# EXERCISE REQUIREMENTS
Output exactly the lines from the one with "Scarlet Spider, Kaine - PLAYSET (x4)" through the last line of the data below, both included, and nothing more.

---------- MATERIAL SUPPLIED

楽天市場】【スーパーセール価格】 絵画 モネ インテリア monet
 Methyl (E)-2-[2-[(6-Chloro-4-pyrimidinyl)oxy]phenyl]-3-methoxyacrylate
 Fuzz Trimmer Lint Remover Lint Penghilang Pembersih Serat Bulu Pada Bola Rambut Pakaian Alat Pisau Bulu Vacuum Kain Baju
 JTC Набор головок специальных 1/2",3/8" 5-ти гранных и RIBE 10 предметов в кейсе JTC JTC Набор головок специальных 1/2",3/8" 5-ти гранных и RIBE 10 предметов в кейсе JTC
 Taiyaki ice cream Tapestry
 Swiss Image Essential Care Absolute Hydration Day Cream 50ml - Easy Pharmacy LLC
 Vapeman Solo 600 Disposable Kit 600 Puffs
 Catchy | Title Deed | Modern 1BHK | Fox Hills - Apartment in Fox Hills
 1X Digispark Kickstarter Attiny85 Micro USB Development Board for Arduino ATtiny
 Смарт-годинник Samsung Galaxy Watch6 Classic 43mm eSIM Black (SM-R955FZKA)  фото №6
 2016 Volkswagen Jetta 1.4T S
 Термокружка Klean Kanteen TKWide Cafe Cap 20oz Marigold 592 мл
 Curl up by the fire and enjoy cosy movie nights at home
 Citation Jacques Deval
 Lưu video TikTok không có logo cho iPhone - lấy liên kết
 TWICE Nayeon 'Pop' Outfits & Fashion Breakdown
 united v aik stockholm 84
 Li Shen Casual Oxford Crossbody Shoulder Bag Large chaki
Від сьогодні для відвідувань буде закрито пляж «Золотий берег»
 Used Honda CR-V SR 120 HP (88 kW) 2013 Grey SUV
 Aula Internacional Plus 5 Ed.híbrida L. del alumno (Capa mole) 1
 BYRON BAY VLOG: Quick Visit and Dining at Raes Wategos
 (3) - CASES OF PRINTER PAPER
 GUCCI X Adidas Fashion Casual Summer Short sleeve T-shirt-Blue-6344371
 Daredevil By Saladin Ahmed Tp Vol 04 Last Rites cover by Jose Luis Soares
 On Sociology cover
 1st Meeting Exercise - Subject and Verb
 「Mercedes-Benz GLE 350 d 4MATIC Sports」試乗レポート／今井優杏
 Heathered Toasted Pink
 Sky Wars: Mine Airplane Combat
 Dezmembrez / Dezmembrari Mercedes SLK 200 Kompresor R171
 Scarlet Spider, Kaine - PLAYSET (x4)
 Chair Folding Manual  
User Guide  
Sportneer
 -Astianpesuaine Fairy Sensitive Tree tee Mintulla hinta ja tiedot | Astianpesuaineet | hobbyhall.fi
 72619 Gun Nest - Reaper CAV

--------------------

# ANSWER FOR THE TASK
 Scarlet Spider, Kaine - PLAYSET (x4)
 Chair Folding Manual  
User Guide  
Sportneer
 -Astianpesuaine Fairy Sensitive Tree tee Mintulla hinta ja tiedot | Astianpesuaineet | hobbyhall.fi
 72619 Gun Nest - Reaper CAV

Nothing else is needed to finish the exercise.